After nearly 30 years of environmental work by SU’s EFC, Tess Clark, the center’s program manager, said the viability of environmental infrastructure across the country has changed recently: infrastructure such as water mains and landfills are reaching the end of their expected lives. She said redevelopment projects can look very different by area, as there were existing management and funding challenges in communities they worked with prior to this shift.

As the center plans its projects, Clark emphasized the importance of reaching out to communities on a case-by-case basis to address the specific needs of a given community.

Averi Davis, a program partner at the center, said that in addition to projects addressing infrastructure, one way the support can meet a community’s unique needs is through outreach and education.

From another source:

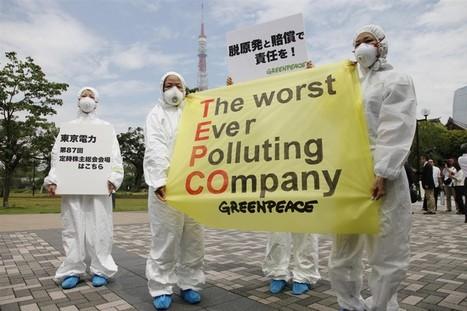 [photo] Des activistes de Greenpeace à la réunion des actionnaires de TEPCO | Daylife-Reuters | Japon : séisme, tsunami & conséquences | Scoop.it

Clark added that the communities they work with fall across a broad spectrum in terms of what is needed to implement their vision and meet their environmental needs.

“Some of them are way up there with ‘we just need a preliminary engineering design,’ and that’s something where we can connect with one of our partners who’s doing that through this grant,” Clark said. “Some of them down here are saying, ‘My community doesn’t understand the flood risk, what can we do?’ And that is another side.”

When connecting with communities to implement projects with, Clark emphasized the importance of not making assumptions. She said she and others at the center strive to conform to the demands of a particular community rather than to further their own agendas.

“Our long-term goal is to truly meet communities where they are and help them achieve their vision so their community is healthy and prosperous,” Clark said. “It’s not helpful to go in and say to someone, ‘Hey, you need to replace your water infrastructure. It fails.’ What I mean is, ‘Hey, what’s up? Where are you struggling the most?’”

Clark also pointed to a deficit model, which she says operates on the assumption that communities have a cup that someone needs to fill with knowledge. As she implements new projects over the next year, and throughout the five years of the grant’s lifetime, she said, members of the center will aim to leave their preconceived notions at the door and immerse themselves in the communities they serve.

“What we do is important, but we also need to hear and use local slang, understand it, connect with stories, avoid jargon and visit communities where they do site visits and outreach,” Clark said. “These things enhance our communications and our practices that cross the line between where we are here at Syracuse University and where the communities are and their journey towards creating a safe and sustainable infrastructure.”

Davis and Clark both said their future efforts will give further priority to accessibility by working to communicate effectively in the right language for the communities they work with.

In terms of improving communication, Davis added that a large part of the center’s activities is hosting events and roundtables. She said the center’s goal is to make its resources as available as possible and to build the trust necessary for communities to use those resources.

“Many communities are tired of how long it takes, and rightly so. It takes a lot of time when there are a lot of threads and hoops to jump through,” Davis said. “That’s why communities have traditionally never accessed (resources like these), and that doesn’t necessarily mean it’s easier now. There’s just a lot more money. And the need is great. So our job is to try and make it easier.”